## Work instruction
Down to the last line, print the data that follows exactly, without its pictures.

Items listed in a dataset

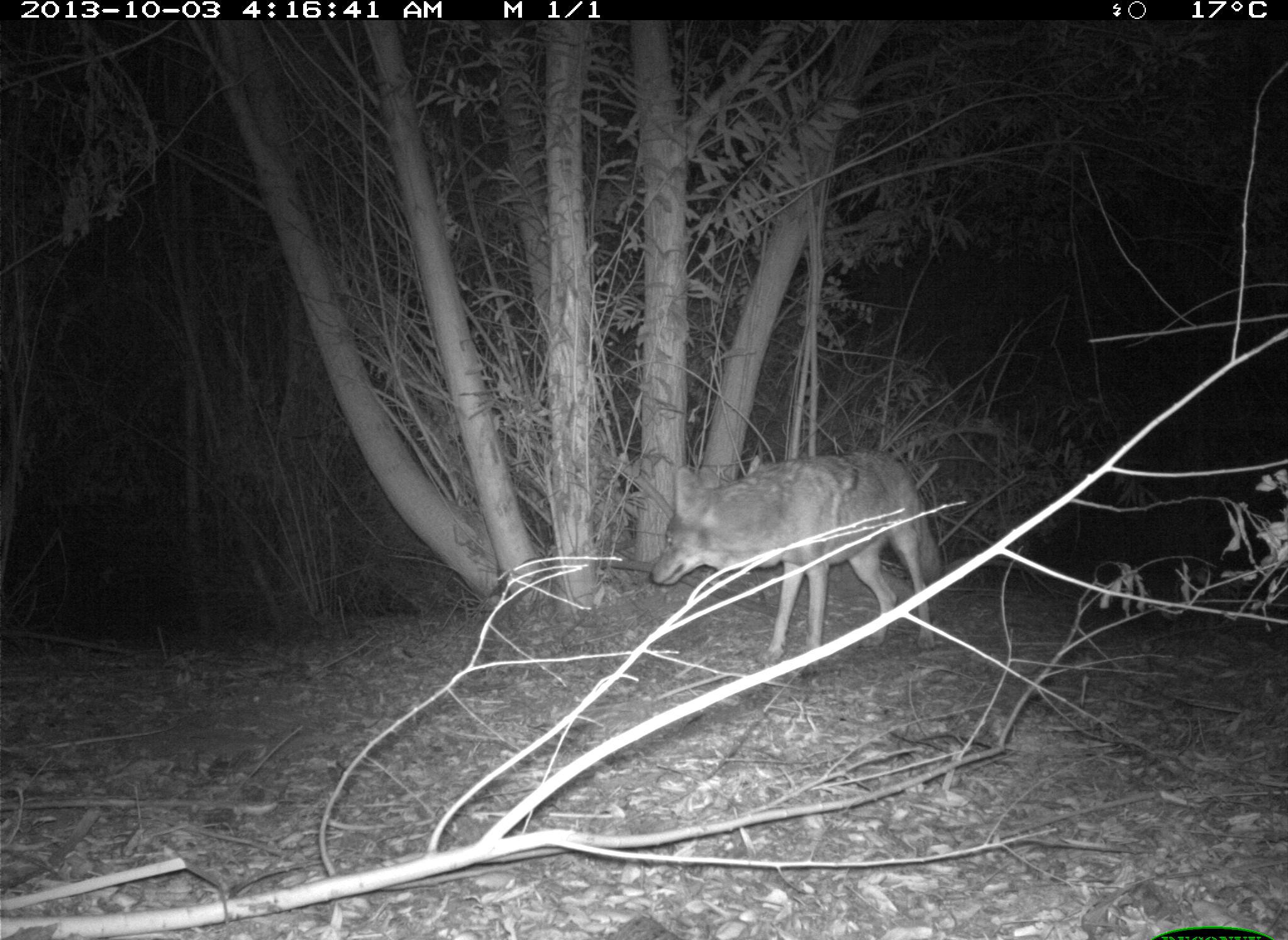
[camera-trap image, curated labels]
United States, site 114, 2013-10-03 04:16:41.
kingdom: Animalia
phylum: Chordata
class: Mammalia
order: Carnivora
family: Canidae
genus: Canis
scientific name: Canis latrans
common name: coyote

## Response to the exercise
[camera-trap image, curated labels]
United States, site 114, 2013-10-03 04:16:41.
kingdom: Animalia
phylum: Chordata
class: Mammalia
order: Carnivora
family: Canidae
genus: Canis
scientific name: Canis latrans
common name: coyote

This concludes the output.